Extract to read Block Start

- Born: 1949 (age 76–77)
- Education: Syracuse University
- Spouse: Marcia Leibler
- Children: 2

= Kenneth R. Leibler =

American Business Executive

Kenneth R. Leibler (born 1949) is an American business executive who was a founding partner of the Boston Options Exchange. He was previously chairman and chief executive officer of the Boston Stock Exchange, President and chief executive officer of Liberty Financial Companies and President of the American Stock Exchange. At 36 years old, he was the youngest president in American Stock Exchange history and believed to be the youngest president of any major stock exchange.

Prior to joining the American Stock Exchange in 1975, he founded the retail options division at Lehman Brothers and served as a director of their retail options business. He served on the Board of Trustees of Putnam Mutual Funds from 2006-2024, as Vice Chair from 2016-2018 and Chair from 2018-2024. During his time as Chair, he led the board's oversight of the acquisition of Putnam Funds by Franklin Templeton. This transaction marked the largest fund-industry acquisition of 2023. He also served on the board of Eversource Energy as Vice Chairman of the Beth Israel Deaconess Hospital in Boston and as Director of ISO New England, Ruder Finn, and the Investment Company Institute in Washington, DC.

Extract to read Block End

Work instructions:
a - Update the Kenneth R. Leibler biography by writing out everything from "- Education: Syracuse" down to "major stock exchange.", with "chief executive officer" replaced by "CEO".
b - Go on with the Kenneth R. Leibler biography, picking up after its last sentence.

Provided material Block Start

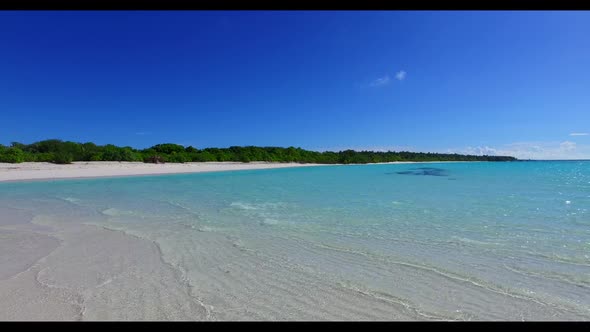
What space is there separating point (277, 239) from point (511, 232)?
4.54 meters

Provided material Block End

Activity answers:
a -
- Education: Syracuse University
- Spouse: Marcia Leibler
- Children: 2

= Kenneth R. Leibler =

American Business Executive

Kenneth R. Leibler (born 1949) is an American business executive who was a founding partner of the Boston Options Exchange. He was previously chairman and CEO of the Boston Stock Exchange, President and CEO of Liberty Financial Companies and President of the American Stock Exchange. At 36 years old, he was the youngest president in American Stock Exchange history and believed to be the youngest president of any major stock exchange.

b -
==Education==
Leibler graduated Phi Beta Kappa in economics in 1971 from Syracuse University. He wrote his senior thesis on options trading.

== Career ==

=== Lehman Brothers ===
The Chicago Board Options Exchange (CBOE) began trading options in 1973. That same year, Leibler joined Lehman Brothers where he managed the firm's retail options business.

=== American Stock Exchange ===
After two years at Lehman Brothers, Leibler joined the American Stock Exchange (AMEX) in 1975 as one of the first employees in their options division. Through subsequent promotions, he became Chief Financial Officer, Executive Vice President for Administration and Finance, and in 1986, President.

Leibler served as President of the AMEX during the stock market crash of 1987 known as Black Monday. Following this crash, changes to market functioning were implemented under Leibler's leadership, including circuit breakers.

In 1989, Leibler wrote an article in The New York Times about a proposed financial instrument called an Equity Index Participation that the AMEX planned to introduce. This was a tradeable instrument that would allow investors to buy and sell an interest in the entire S&P 500 much like an ETF. It was approved by the SEC, but the ruling was later overturned by the United States Court of Appeals for the Seventh Circuit in Illinois.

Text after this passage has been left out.